5. Life Among the Savages by Shirley Jackson 9780143128045
‘In a hilariously charming domestic memoir, America s celebrated master of terror turns to a different kind of fright: raising children In her celebrated fiction, Shirley Jackson explored the darkness lurking beneath the surface of small-town America. But in Life Among the Savages, she takes on the lighter side of small-town life. In this witty and warm memoir of her family s life in rural Vermont, she delightfully exposes a domestic side in cheerful contrast to her quietly terrifying fiction. With a novelist s gift for character, an unfailing maternal instinct, and her signature humor, Jackson turns everyday family experiences into brilliant adventures.’

 

6. A Jury of Her Peers: American Women Writers from Anne Bradstreet to Annie Proulx by Elaine Showalter
A Jury of Her Peers is an unprecedented literary landmark: the first comprehensive history of American women writers from 1650 to 2000.  In a narrative of immense scope and fascination—brimming with Elaine Showalter’s characteristic wit and incisive opinions—we are introduced to more than 250 female writers. These include not only famous and expected names (Harriet Beecher Stowe, Willa Cather, Dorothy Parker, Flannery O’Connor, Gwendolyn Brooks, Grace Paley, Toni Morrison, and Jodi Picoult among them), but also many who were once successful and acclaimed yet now are little known, from the early American best-selling novelist Catherine Sedgwick to the Pulitzer Prize–winning playwright Susan Glaspell.
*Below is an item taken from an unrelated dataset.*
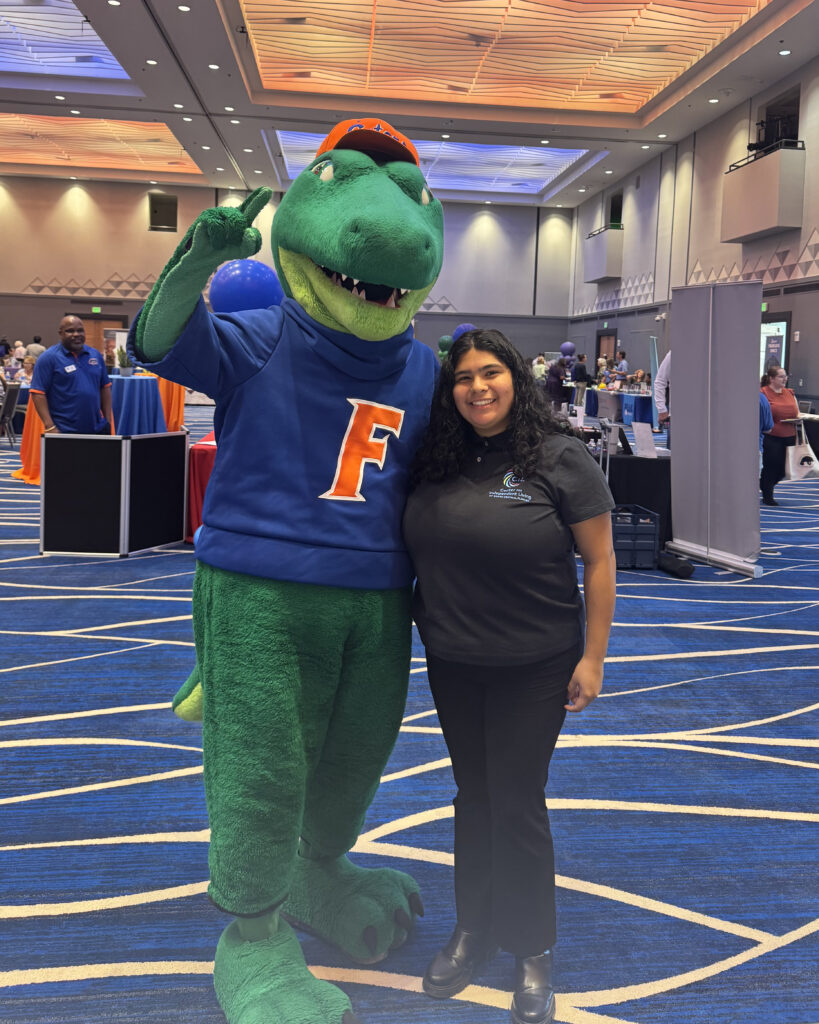 Jacee, Employment Consultant wearing a black polo shirt with the Center for Independent Living logo smiles while standing next to the University of Florida’s Albert the Alligator mascot. They are inside a large event space with blue carpeting, orange and blue UF décor, and people gathered in the background.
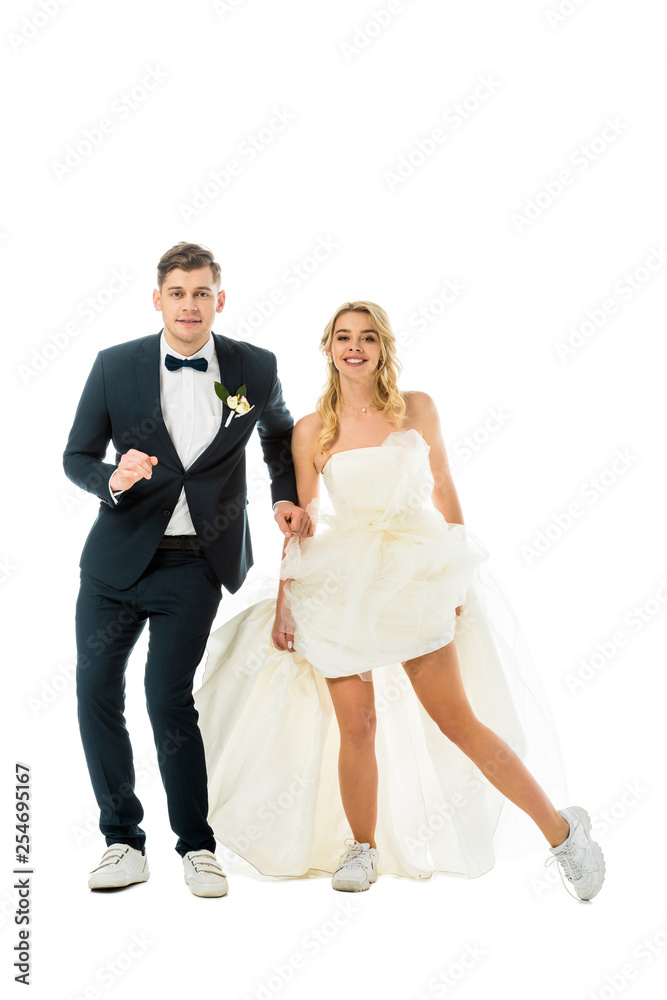 happy groom and bride in elegant clothes and sneakers dancing while looking at camera isolated on white happy groom and bride in elegant clothes and sneakers dancing while looking at camera isolated on white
Showalter shows how these writers—both the enduring stars and the ones left behind by the canon—were connected to one another and to their times. She believes it is high time to fully integrate the contributions of women into our American literary heritage, and she undertakes the task with brilliance and flair, making the case for the unfairly overlooked and putting the overrated firmly in their place.  Whether or not readers agree with the book’s roster of writers, A Jury of Her Peers is an irresistible invitation to join the debate, to discover long-lost great writers, and to return to familiar titles with a deeper appreciation. It is a monumental work that will greatly enrich our understanding of American literary history and culture.’

 

78217. Seduction and Betrayal: Women and Literature by Elizabeth Hardwick
‘The novelist and essayist Elizabeth Hardwick is one of contemporary America’s most brilliant writers, and Seduction and Betrayal, in which she considers the careers of women writers as well as the larger question of the presence of women in literature, is her most passionate and concentrated work of criticism. A gallery of unforgettable portraits – of Virginia Woolf and Zelda Fitzgerald, Dorothy Wordsworth and Jane Carlyle – as well as a provocative reading of such works as Wuthering Heights, Hedda Gabler, and the poems of Sylvia Plath, Seduction and Betrayal is a virtuoso performance, a major writer’s reckoning with the relations between men and women, women and writing, writing and life.’

 

8. Pitch Dark by Renata Adler
Pitch Dark is the story of the end of a love affair—a story that, in Renata Adler’s brilliant telling, becomes a richly diffracted, illuminating, investigation of an exceptional woman. After a nine-year affair with Jake, a married man, Kate Ennis decides to escape. She takes off, looking for something beautiful and quiet by the sea, but finds herself in a pitch dark and driving rain on a lonely Irish road. It is only months later that she learns that she may have committed a crime, but by then she is home, once more negotiating with Jake for time, for attention, and for love.’